Python library to parse file formats related to Illumina bead arrays
46 stars 34 forks source link

Error: Exception: GTC file is incomplete #27

Open YHWen-bio opened 3 years ago

YHWen-bio commented 3 years ago

I used iaap-cli software convert idat file to gtc file. When use the gtc file produced by iaap-cli, the beadarrayfile package would produce the error Exception: GTC file is incomplete. The same issue with https://github.com/Illumina/BeadArrayFiles/issues/20 Are the two software incompatible? Looking forward to your reply!

wuzhaoqi1015 commented 2 years ago

This problem is caused by the server default encoding. The server's default encoding must be 'en_utf-8' for it to work. I had this problem before too, when I modified the default encoding, it worked

wuzhaoqi1015 commented 2 years ago

The positioning of the specific problem: BeadArrayUtility.py - read_string() - "result = result.decode("utf-8")"

jjzieve commented 2 years ago

@tengfeixiaozhu This does not appear to be the same issue as https://github.com/Illumina/BeadArrayFiles/issues/20. Unless you're referring to the comment from @mikaelamo?
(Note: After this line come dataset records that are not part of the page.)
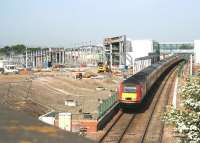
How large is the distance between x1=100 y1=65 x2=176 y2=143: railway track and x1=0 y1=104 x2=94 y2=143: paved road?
20.7 meters

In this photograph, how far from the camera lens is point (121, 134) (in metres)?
25.0

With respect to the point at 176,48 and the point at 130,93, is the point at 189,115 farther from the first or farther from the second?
the point at 176,48

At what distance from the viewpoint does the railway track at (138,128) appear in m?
23.8

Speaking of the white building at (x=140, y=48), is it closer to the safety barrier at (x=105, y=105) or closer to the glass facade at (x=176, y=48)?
the glass facade at (x=176, y=48)

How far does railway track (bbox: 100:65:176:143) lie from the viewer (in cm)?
2375

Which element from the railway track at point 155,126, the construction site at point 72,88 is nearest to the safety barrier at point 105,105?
the construction site at point 72,88

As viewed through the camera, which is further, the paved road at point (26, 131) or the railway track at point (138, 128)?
the railway track at point (138, 128)

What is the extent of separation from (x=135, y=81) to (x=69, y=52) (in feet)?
266

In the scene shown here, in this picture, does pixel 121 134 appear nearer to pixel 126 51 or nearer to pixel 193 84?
pixel 193 84

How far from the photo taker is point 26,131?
8.23 feet

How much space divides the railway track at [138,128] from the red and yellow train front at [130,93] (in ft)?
3.99

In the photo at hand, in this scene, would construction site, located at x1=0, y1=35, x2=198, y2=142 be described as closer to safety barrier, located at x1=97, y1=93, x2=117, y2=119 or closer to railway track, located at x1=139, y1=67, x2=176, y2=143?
safety barrier, located at x1=97, y1=93, x2=117, y2=119

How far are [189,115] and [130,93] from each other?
739 inches

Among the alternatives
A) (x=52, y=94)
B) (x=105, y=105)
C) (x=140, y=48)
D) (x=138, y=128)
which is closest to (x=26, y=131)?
(x=138, y=128)
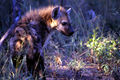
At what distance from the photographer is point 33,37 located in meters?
3.60

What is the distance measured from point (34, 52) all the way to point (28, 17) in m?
0.86

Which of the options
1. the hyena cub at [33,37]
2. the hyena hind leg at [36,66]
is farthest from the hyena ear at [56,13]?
the hyena hind leg at [36,66]

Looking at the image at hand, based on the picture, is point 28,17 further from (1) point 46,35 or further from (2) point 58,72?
(2) point 58,72

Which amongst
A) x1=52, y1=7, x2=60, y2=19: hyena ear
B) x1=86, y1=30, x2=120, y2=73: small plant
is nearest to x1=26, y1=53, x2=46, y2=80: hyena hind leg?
x1=52, y1=7, x2=60, y2=19: hyena ear

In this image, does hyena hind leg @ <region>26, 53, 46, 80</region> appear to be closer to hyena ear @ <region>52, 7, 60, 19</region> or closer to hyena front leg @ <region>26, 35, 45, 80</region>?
hyena front leg @ <region>26, 35, 45, 80</region>

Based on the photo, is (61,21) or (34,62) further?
(61,21)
I would try @wuzhaoqi1015 solution and if that works, I'd be happy to review a PR to fix it.

hbhwangg commented 1 year ago

@wuzhaoqi1015 I modified the default encoding to "en_utf-8", But it's not worked and produce 'Exception: GTC file is incmoplete'. Do you know another solution? @jjzieve Is it worked?

wuzhaoqi1015 commented 1 year ago

@hbhwangg this is my locale info: locale LANG=en_US.UTF-8 LC_CTYPE="en_US.UTF-8" LC_NUMERIC="en_US.UTF-8" LC_TIME="en_US.UTF-8" LC_COLLATE="en_US.UTF-8" LC_MONETARY="en_US.UTF-8" LC_MESSAGES="en_US.UTF-8" LC_PAPER="en_US.UTF-8" LC_NAME="en_US.UTF-8" LC_ADDRESS="en_US.UTF-8" LC_TELEPHONE="en_US.UTF-8" LC_MEASUREMENT="en_US.UTF-8" LC_IDENTIFICATION="en_US.UTF-8" LC_ALL=en_US.UTF-8

wuzhaoqi1015 commented 1 year ago

image

wuzhaoqi1015 commented 1 year ago

Another way to solve is edit the encoding in the code directly,

BeadArrayUtility.py - read_string() - "result = result.decode("utf-8")"
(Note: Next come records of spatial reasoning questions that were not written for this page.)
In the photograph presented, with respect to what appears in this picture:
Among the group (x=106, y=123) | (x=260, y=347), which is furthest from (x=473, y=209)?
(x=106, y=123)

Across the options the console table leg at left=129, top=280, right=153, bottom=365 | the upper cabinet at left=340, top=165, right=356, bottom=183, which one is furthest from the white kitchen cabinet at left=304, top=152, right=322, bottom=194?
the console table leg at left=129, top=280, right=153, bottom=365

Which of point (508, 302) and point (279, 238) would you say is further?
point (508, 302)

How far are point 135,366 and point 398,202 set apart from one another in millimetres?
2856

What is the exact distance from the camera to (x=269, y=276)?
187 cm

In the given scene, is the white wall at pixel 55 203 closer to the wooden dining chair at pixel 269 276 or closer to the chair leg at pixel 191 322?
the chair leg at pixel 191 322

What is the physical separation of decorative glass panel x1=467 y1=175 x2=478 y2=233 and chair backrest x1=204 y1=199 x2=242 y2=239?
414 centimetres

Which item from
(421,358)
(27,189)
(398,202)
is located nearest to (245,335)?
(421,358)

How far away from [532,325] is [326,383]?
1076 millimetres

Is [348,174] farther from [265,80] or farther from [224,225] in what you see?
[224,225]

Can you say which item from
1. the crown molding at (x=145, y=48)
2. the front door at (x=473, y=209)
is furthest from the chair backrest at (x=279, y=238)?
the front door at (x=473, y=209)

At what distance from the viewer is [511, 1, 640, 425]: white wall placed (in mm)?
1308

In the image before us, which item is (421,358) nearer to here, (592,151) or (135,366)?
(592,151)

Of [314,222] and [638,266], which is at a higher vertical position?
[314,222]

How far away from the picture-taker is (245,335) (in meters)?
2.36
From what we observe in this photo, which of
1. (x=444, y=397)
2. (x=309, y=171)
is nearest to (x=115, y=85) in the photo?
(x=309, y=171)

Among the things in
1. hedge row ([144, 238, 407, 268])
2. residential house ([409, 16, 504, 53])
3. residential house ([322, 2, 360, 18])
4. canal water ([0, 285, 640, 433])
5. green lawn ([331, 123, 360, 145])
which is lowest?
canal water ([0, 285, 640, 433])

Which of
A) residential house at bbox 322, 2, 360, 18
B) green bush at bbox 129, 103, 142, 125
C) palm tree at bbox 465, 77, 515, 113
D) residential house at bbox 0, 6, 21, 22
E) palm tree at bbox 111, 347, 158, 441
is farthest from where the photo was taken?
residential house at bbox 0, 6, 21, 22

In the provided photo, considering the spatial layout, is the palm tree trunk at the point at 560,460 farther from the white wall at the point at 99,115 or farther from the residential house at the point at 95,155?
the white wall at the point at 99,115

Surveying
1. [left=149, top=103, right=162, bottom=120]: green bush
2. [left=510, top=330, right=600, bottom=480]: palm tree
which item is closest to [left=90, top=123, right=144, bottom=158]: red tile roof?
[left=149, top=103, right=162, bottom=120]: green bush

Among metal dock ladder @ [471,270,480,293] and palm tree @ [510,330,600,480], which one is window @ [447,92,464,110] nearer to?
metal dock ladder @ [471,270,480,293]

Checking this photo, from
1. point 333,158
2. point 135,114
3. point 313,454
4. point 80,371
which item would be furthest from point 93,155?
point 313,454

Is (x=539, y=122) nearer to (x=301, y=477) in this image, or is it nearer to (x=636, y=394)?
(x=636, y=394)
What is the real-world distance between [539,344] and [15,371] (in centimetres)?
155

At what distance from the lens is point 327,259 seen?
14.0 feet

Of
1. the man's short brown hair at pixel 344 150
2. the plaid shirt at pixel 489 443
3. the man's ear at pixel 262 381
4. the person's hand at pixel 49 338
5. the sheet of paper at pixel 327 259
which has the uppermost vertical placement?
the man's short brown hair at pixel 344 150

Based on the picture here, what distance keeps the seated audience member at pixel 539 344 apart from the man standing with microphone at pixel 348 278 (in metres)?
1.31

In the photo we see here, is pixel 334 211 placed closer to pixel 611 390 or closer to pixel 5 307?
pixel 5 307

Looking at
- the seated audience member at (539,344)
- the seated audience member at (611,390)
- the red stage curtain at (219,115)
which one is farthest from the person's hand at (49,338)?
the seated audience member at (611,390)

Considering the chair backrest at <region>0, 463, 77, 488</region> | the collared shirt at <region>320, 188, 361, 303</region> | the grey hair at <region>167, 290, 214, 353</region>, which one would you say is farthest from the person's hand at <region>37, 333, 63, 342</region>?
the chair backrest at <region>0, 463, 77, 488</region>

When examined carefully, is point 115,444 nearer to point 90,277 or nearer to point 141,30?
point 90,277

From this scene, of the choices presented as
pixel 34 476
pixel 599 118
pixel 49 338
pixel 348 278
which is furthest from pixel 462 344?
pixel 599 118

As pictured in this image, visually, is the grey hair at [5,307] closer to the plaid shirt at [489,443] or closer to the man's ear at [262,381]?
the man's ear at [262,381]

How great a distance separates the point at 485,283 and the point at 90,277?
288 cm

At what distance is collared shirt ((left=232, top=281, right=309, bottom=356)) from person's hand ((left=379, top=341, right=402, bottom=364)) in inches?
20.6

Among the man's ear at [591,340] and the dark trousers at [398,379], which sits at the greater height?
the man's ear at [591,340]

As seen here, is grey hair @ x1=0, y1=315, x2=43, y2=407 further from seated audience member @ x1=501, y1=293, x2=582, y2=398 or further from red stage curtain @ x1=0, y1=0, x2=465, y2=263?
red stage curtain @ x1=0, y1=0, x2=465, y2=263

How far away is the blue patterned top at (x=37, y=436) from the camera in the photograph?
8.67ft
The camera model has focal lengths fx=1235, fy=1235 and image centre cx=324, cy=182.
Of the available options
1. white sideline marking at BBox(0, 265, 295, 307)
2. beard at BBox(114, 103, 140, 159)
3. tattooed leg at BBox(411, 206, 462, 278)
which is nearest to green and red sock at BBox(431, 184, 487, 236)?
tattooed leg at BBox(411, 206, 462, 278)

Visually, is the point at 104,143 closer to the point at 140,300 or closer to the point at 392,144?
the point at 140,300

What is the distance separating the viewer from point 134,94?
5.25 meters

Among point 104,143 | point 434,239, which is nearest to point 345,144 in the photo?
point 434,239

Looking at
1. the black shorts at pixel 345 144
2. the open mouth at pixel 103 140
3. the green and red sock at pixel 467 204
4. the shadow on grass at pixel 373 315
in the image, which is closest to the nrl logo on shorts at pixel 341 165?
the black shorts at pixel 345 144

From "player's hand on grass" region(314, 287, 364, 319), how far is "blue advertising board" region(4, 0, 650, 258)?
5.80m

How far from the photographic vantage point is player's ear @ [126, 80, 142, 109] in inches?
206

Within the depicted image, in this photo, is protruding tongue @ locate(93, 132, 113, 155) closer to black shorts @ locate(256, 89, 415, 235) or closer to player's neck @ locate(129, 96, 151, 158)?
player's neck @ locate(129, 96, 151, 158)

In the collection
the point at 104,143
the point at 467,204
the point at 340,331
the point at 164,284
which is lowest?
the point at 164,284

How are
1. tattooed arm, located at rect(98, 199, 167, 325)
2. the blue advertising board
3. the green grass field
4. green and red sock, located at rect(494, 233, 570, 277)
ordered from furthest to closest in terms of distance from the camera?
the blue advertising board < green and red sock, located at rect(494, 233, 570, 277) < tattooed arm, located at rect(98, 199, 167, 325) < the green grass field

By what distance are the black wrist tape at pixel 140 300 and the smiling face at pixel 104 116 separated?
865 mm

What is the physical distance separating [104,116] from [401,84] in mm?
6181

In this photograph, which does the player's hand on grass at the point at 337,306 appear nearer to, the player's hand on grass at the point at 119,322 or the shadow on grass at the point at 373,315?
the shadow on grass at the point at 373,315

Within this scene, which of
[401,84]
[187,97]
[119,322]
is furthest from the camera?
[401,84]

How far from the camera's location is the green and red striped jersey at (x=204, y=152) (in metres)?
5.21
and, change ‘utf-8’ to your server locale

jzieve commented 1 year ago

@hbhwangg Did you modify the encoding before the GTC creation (in iaap) or just for the parsing done by this script? My hunch is the scan date or some other field in the GTC is non-ASCII and BeadArrayFiles is failing to get the correct fields because the offset is wrong. GTC is not unicode compatible, unfortunately.